In estimating the difference between two means in the two-sample problem, let $X_{i j}$ be independent and normally distributed with mean $μ_{j}$ and variance $σ_{j}^{2}$ , $i = 1, ..., n_{j}$ (original sample sizes), $j = 1, 2$ . Let ${\bar{X}}_{n_{j}} = \sum_{i = 1}^{n_{j}} X_{i j} / n_{j}$ and $S_{j}^{2} = \sum_{i = 1}^{n_{j}} {(X_{i j} - {\bar{X}}_{n_{j}})}^{2} / (n_{j} - 1)$ be the original sample means and variances for the j^th group. The replication samples are independent of the original samples for a replication study. Moreover, the replication and original samples in Group 1 are from the same distribution. This condition also holds for Group 2. The two replication sample means are denoted as ( ${\bar{X}}_{m_{1}}, {\bar{X}}_{m_{2}}$ ) with the given replication sample sizes ( $m_{1}, m_{2}$ ).

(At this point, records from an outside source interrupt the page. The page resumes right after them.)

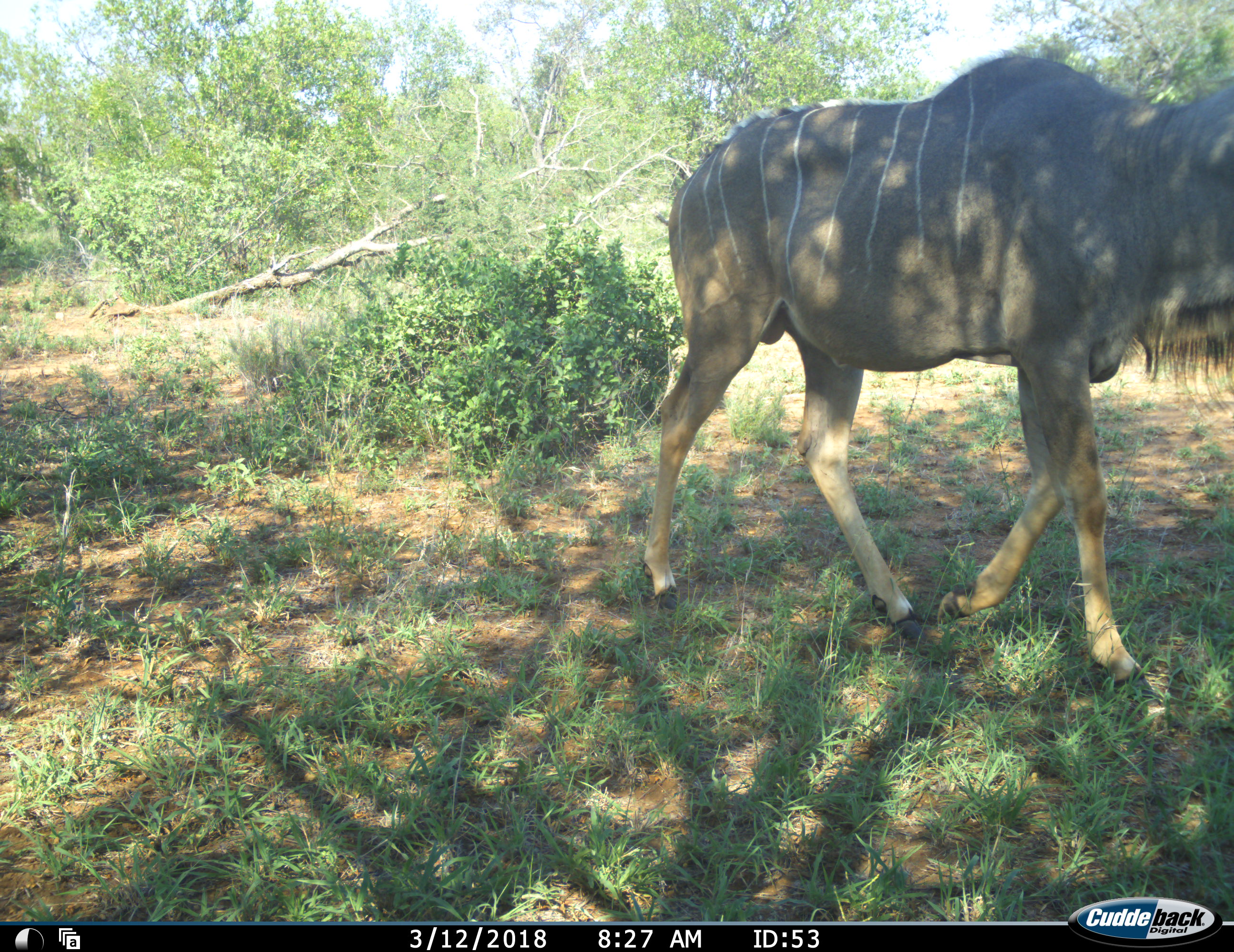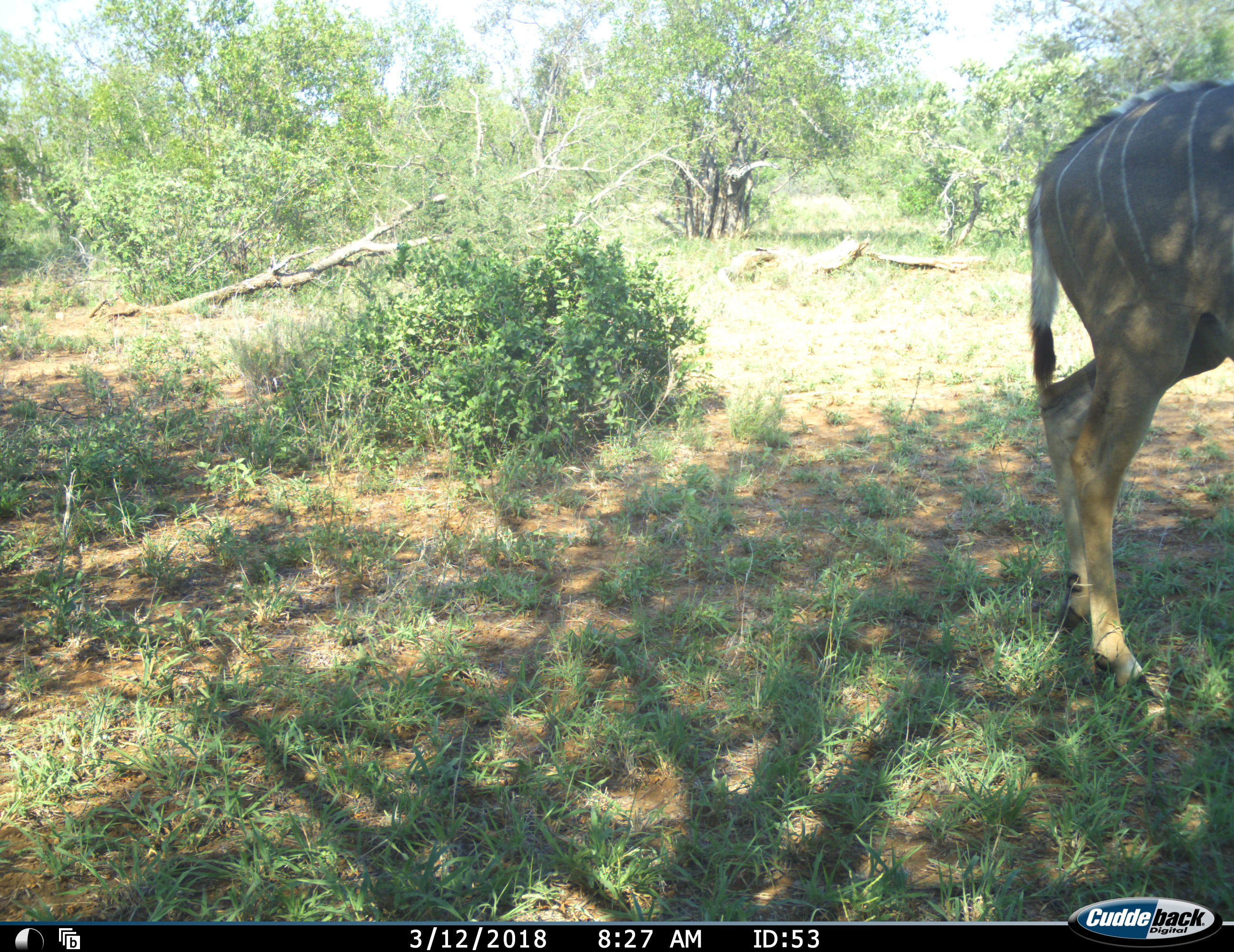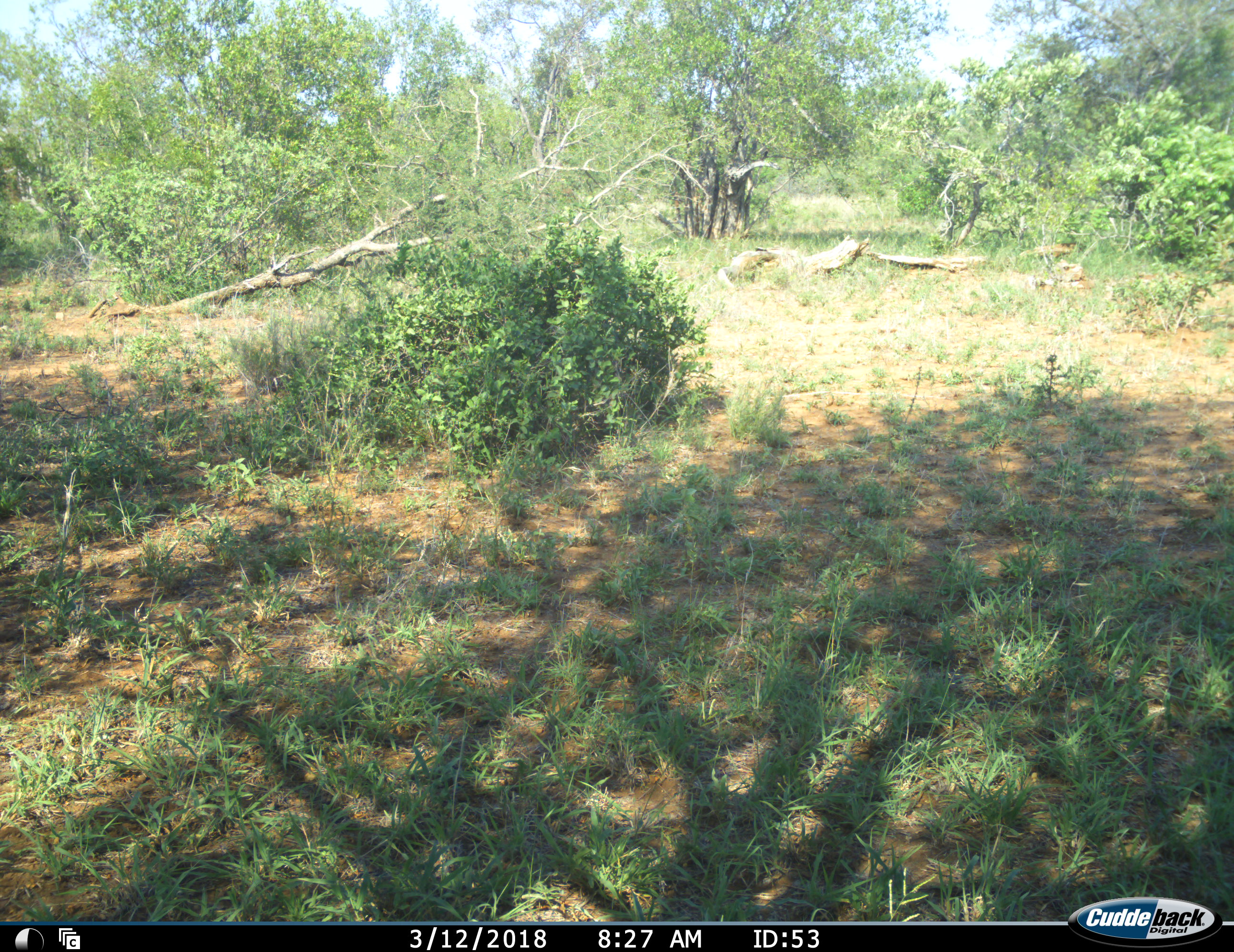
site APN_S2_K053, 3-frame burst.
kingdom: Animalia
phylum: Chordata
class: Mammalia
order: Artiodactyla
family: Bovidae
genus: Tragelaphus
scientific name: Tragelaphus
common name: kudu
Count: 1.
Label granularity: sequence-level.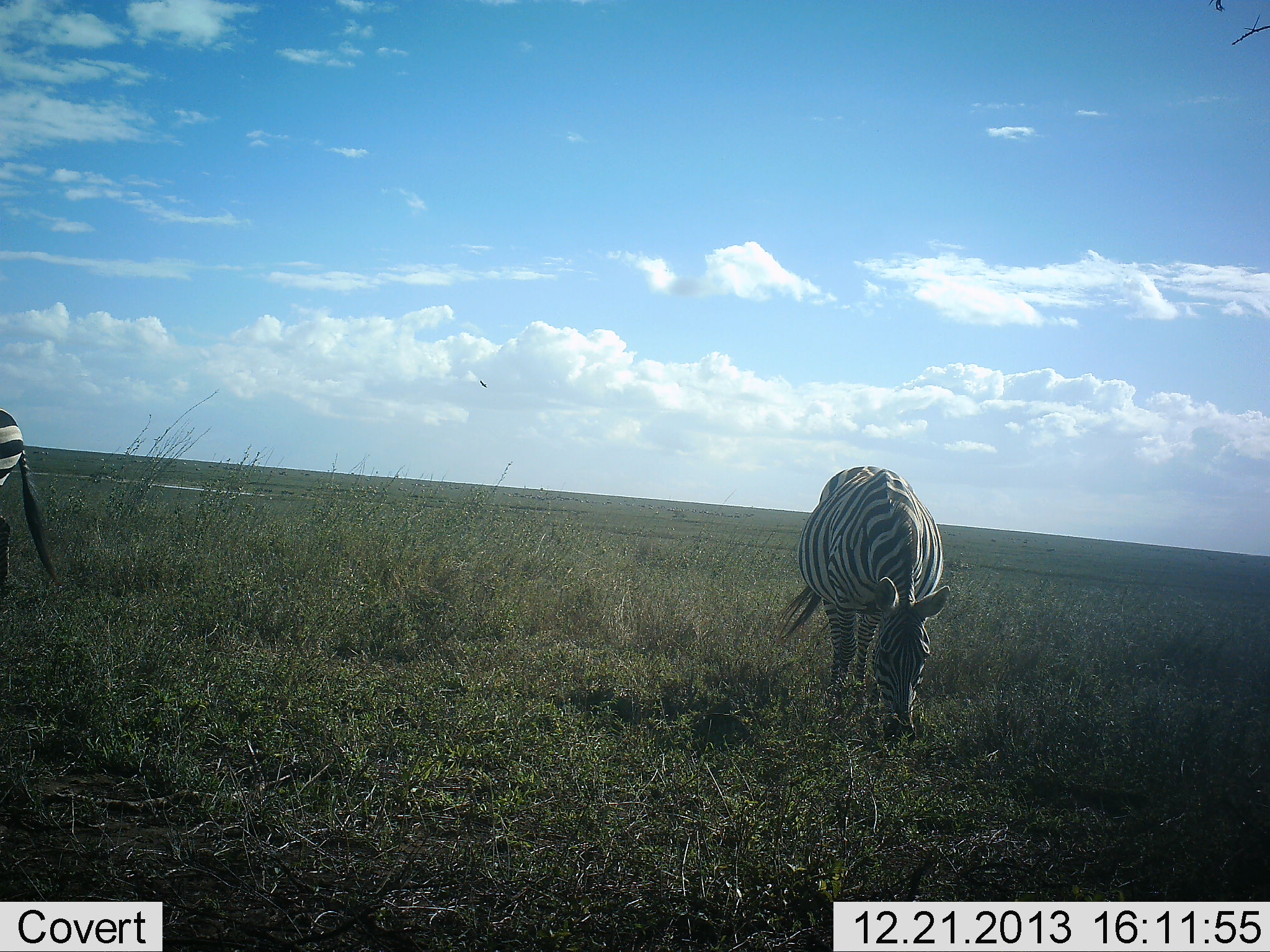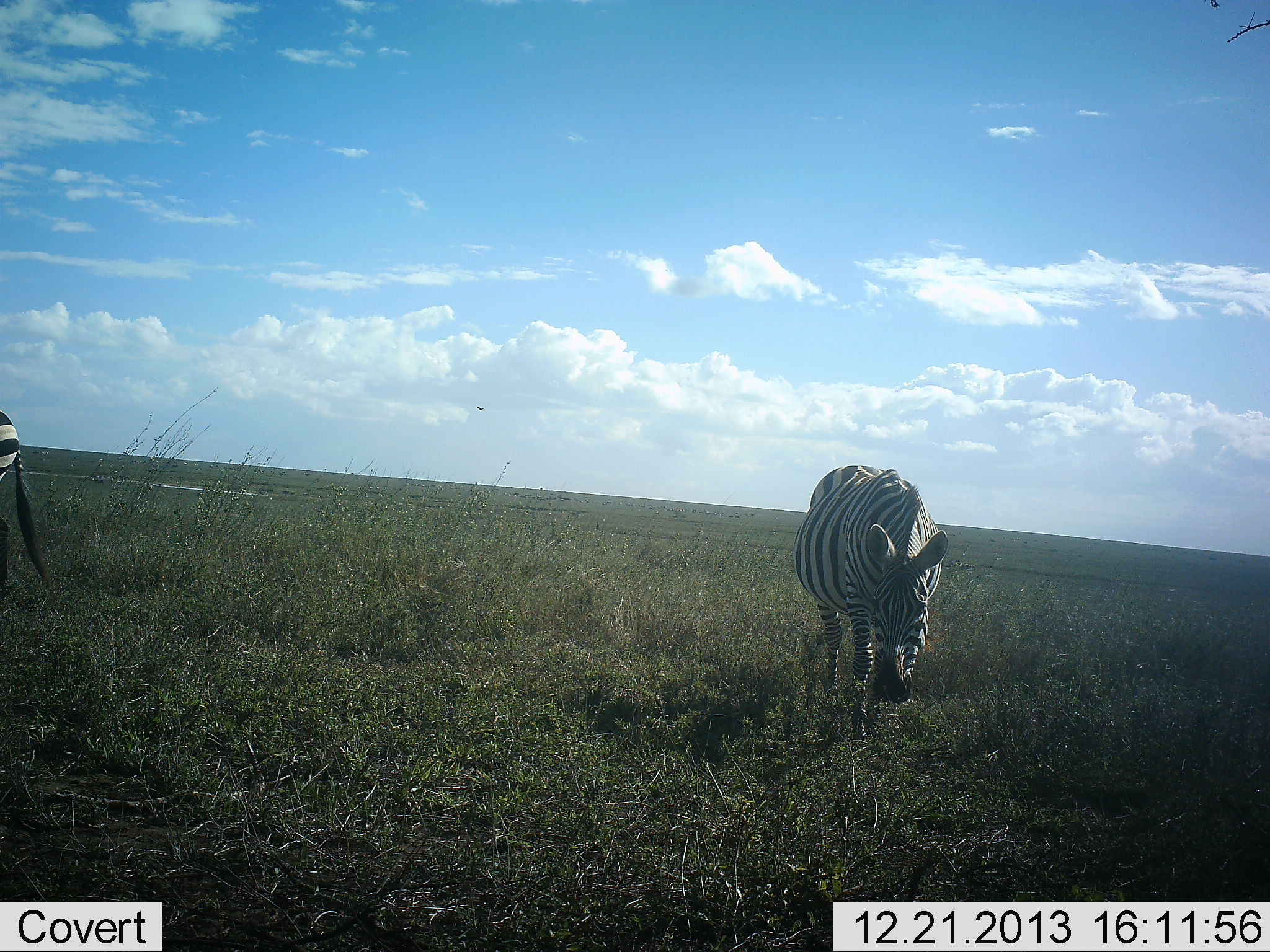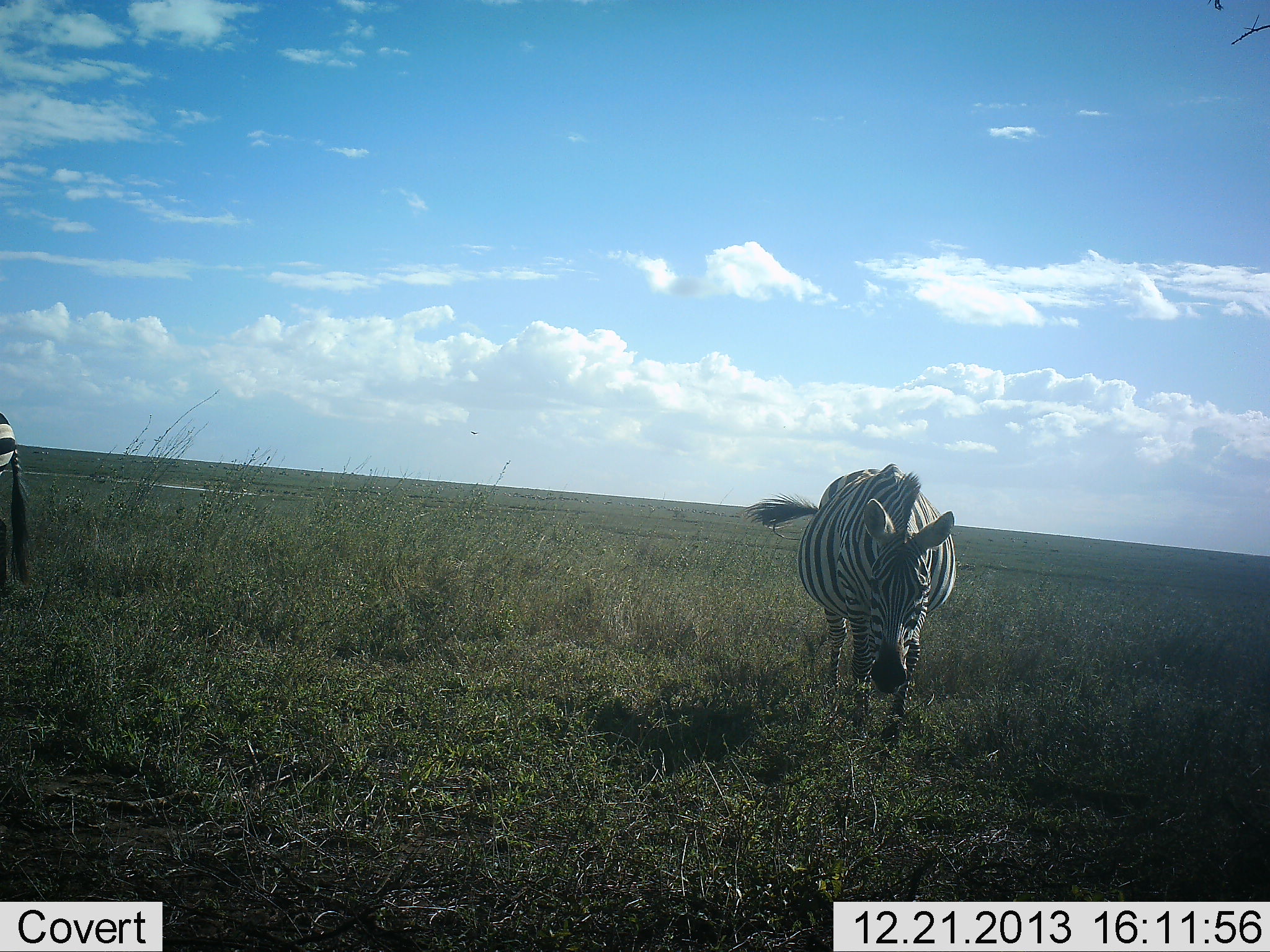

The present study then adopted the methods from Hahn (1977) and Niwitpong and Niwitpong (2008), respectively, and employed two precisions, i.e., the absolute and relative widths, to calculate the original sample size needed. In the following, we further consider cost constraints and use optimal sample allocations to demonstrate the features of the proposed approaches. A constraint of total cost for the original sample is $C_{n} = c_{1} n_{1} + c_{2} n_{2}$ with the sampling unit costs ( $c_{1}, c_{2}$ ), then, $n_{1} = C_{n} / (c_{1} + k c_{2})$ and $n_{2} = n_{1} k$ can be obtained. The allocation ratio for the original sample is $k = n_{2} / n_{1}$ . Note, if the total cost is constrained, the optimal allocation ratio is set as $(σ_{2} / σ_{1}) \sqrt{c_{1} / c_{2}}$ (Luh, 2022; Pentico, 1981) for Hahn’s statistic and $\sqrt{η c_{1} / c_{2}}$ Niwitpong’s statistic, where $η$ is the ratio of $σ_{2}^{2} / σ_{1}^{2}$ .

Hahn’s Method

The test statistic in Hahn (1977) is

T_{2} = \frac{{\bar{X}}_{n_{1}} - {\bar{X}}_{n_{2}} - ({\bar{X}}_{m_{1}} - {\bar{X}}_{m_{2}})}{\sqrt{\frac{S_{1}^{2}}{n_{1}} + \frac{S_{2}^{2}}{n_{2}} + \frac{S_{1}^{2}}{m_{1}} + \frac{S_{2}^{2}}{m_{2}}}} = \frac{{\bar{X}}_{n_{1}} - {\bar{X}}_{n_{2}} - ({\bar{X}}_{m_{1}} - {\bar{X}}_{m_{2}})}{\sqrt{a_{1} S_{1}^{2} + a_{2} S_{2}^{2}}}

where $a_{1} = 1 / n_{1} + 1 / m_{1}$ , $a_{2} = 1 / n_{2} + 1 / m_{2}$ , $S_{1}^{2}$ and $S_{2}^{2}$ are the original sample variances of Groups 1 and 2, respectively. The random variable

2

(a_{1} S_{1}^{2} + a_{2} S_{2}^{2})/(a_{1} σ_{1}^{2} + a_{2} σ_{2}^{2})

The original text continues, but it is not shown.